Does Lindsey Graham truly believe that his highest calling as a senator is to work with the likes of Ted Kennedy? Apparently so, judging by the South Carolinian's statement on this morning's "Today." Meredith Vieira interviewed Graham, a staunch supporter of the president's immigration plan, during the show's first half-hour.
TODAY CO-HOST MEREDITH VIEIRA: When you went home recently you were at a GOP meeting and you got booed over immigration. There are a lot of people in a lot of states -- conservatives -- who think this bill is bad and they see this as a litmus test.

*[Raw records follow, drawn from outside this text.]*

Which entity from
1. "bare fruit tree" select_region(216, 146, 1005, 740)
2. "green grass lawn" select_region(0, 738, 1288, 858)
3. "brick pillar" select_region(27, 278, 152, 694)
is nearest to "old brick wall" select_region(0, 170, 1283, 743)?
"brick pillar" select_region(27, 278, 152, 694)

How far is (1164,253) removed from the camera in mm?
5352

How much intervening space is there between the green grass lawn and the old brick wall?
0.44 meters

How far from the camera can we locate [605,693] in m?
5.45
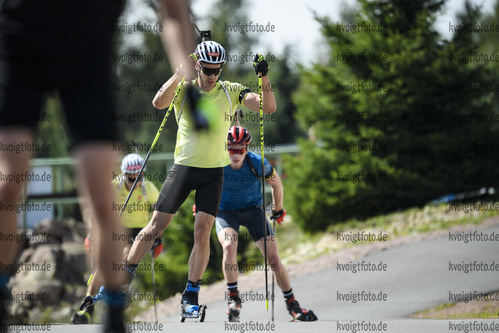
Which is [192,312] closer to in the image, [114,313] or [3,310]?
[3,310]

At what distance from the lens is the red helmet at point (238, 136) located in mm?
8352

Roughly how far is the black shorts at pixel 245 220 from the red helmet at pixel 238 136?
3.22 feet

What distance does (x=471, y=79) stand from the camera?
1756cm

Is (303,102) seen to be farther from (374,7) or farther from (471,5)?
(471,5)

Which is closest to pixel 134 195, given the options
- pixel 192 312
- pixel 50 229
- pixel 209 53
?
pixel 192 312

SEN. LINDSEY GRAHAM [R-S.C.]: Well here's what I believe. This is a bill that's a million per cent better than the current system. I mentioned working with Ted Kennedy and I got booed. The lady in your piece earlier said no compromise. I'm a Republican conservative who believes my country is at risk by not solving immigration. I'm a member of the United States Senate who believes it's my job to work with Democrats to do hard things. This is no longer about immigration. Can your Congress, can your Senate, come together to do things that one party can't do itself? I think the answer is yes.
Graham's statement is a perfect illustration of why so few senators ever get elected president. They become infatuated with process, with working with "my friend, the distinguished senator from the great state of" blah, blah, blah. Of course there are times when compromise is required. But, above all, senators are sent to Washington not to work with the other side but to fight for their principles. This is not a case of working with Ted Kennedy to do a "hard" thing -- it's working with him to do a bad thing.